# Lessons learned - Vinegar vs Evapo-Rust



## BrokeCurmudgeon (Feb 8, 2016)

I am a natural born cheap-skate. Originally I purchased a bottle of Evapo-Rust and was quite happy with using it. Although I thought that it was pricey. Recently I purchased a selection of AF track that was quite rusty. I decided that a vinegar bath would work just as well. Fifteen dollars versus two dollars. Sounded good to me! 
So I soaked the track in vinegar overnight and I was really impressed as to how well it made the rusty tracks look. I then rinsed the track in clear water and set them out to dry. SHOCK! when I came back in a couple of hours they were all covered in a light coat of brownish rust! :thumbsdown: I didn't want to re soak them so I ran them through the dishwasher but to no avail. So, I spent about one hour with a wire brush but then gave up because of the time consumption and my lack of patience. About this time, I am ready to throw the whole bunch in the trash. Ain't this fun?
I had a small amount of Evapo-Rust that was quite dirty left so I thought I would try that. The results were amazing! The rust disappeared and without any wire brushing.:thumbsup:
Lesson: Don't be a cheap skate. Buy the best and in the end, you will save both time and money.:hah::hah::hah:


----------



## MichaelE (Mar 7, 2018)

Try a can of Coke.


----------



## gunrunnerjohn (Nov 10, 2010)

Coke won't do any better than vinegar, but Evapo-Rust is the "BOMB", it works like magic!


----------



## BrokeCurmudgeon (Feb 8, 2016)

gunrunnerjohn said:


> Coke won't do any better than vinegar, but Evapo-Rust is the "BOMB", it works like magic!


That is right John! Coke is just another acid. But whatever is in Evapo-Rust really works!


----------



## mopac (Feb 24, 2011)

Broke, doesn't getting the tie insulators wet going to ruin them?
WD40 will take the rust off track.


----------



## flyernut (Oct 31, 2010)

As I've said before on this forum, evaporust is great!!!.. When I re-did my brakes on my 39 chevy, I soaked all the brake hardware in it over-night. All the parts, springs, washers, and pins came out as new, as I knew they would.. The only draw-back with evaporust is that it will remove bluing, such as on trucks and ties. After-all, bluing is a rusting process...And one last word of wisdom...."the cheap becomes expensive."


----------



## BrokeCurmudgeon (Feb 8, 2016)

mopac said:


> Broke, doesn't getting the tie insulators wet going to ruin them?
> WD40 will take the rust off track.


They seem to dry out OK and are just fine. The worst part is as FlyerNut says, it takes the blueing off. I will not buy used track again without knowing the condition first.
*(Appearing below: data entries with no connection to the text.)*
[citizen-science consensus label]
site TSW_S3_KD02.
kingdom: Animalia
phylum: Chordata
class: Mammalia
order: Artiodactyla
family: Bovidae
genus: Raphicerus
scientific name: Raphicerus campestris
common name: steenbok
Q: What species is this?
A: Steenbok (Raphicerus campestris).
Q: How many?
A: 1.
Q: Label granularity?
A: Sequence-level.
The last bunch that I bought were quite rusty and the eBay photos and description was misleading


----------



## cramden (Oct 13, 2015)

BrokeCurmudgeon said:


> They seem to dry out OK and are just fine. The worst part is as FlyerNut says, it takes the blueing off. I will not buy used track again without knowing the condition first. The last bunch that I bought were quite rusty and the eBay photos and description was misleading


BC, when I soaked some track overnight they came out great but( and there's always a but it seems), the ties in a matter of a month developed a coating of surface rust. I would suggest getting a can of flat black or satin Rust-Oleum and spraying the track. Then you can wipe the tops of the rails and clean the pins and it will avoid the rust. Besides, all Flyer track in 1946 was black anyway so it won't look out of place. Just something you might think about.


----------



## BrokeCurmudgeon (Feb 8, 2016)

cramden said:


> BC, when I soaked some track overnight they came out great but( and there's always a but it seems), the ties in a matter of a month developed a coating of surface rust. I would suggest getting a can of flat black or satin Rust-Oleum and spraying the track. Then you can wipe the tops of the rails and clean the pins and it will avoid the rust. Besides, all Flyer track in 1946 was black anyway so it won't look out of place. Just something you might think about.


I had wondered about the Black Track. If it weren't so much trouble, I would pull it all of and paint the track on my ping pong Table Layout. Thanks Cramden!


----------



## mopac (Feb 24, 2011)

I don't worry too much with some rust on sides of the rails. As long as the top of rail
is clean and no rust it will work fine. You ever seen real track? Sides are rusty and top is nice and shiny. One of those green scotch brite pads really cleans the top of rails. That
AF track is going to rust unless you paint the whole thing and clean the top of rails. Too
much work for me. Some rust won't hurt a thing. Call it weathered.


I have never seen the black track.


----------



## cramden (Oct 13, 2015)

I only mentioned about painting as the ties look crappy rather quickly with the rust. I haven't noticed any rust on the rails after about six months. Rattle can paint would cover the ties easily and if you wanted and you could stop there instead of painting the rails while spraying the ties. It's all a matter of what you like in the look of the track.


----------



## dooper (Nov 9, 2015)

I have started taking the rails off and soaking them in evapo-rust only. I then clean the rust off the ties, put them in a rubber roadbed and then reattaching the ties and insulators. That way the bluing stays.


----------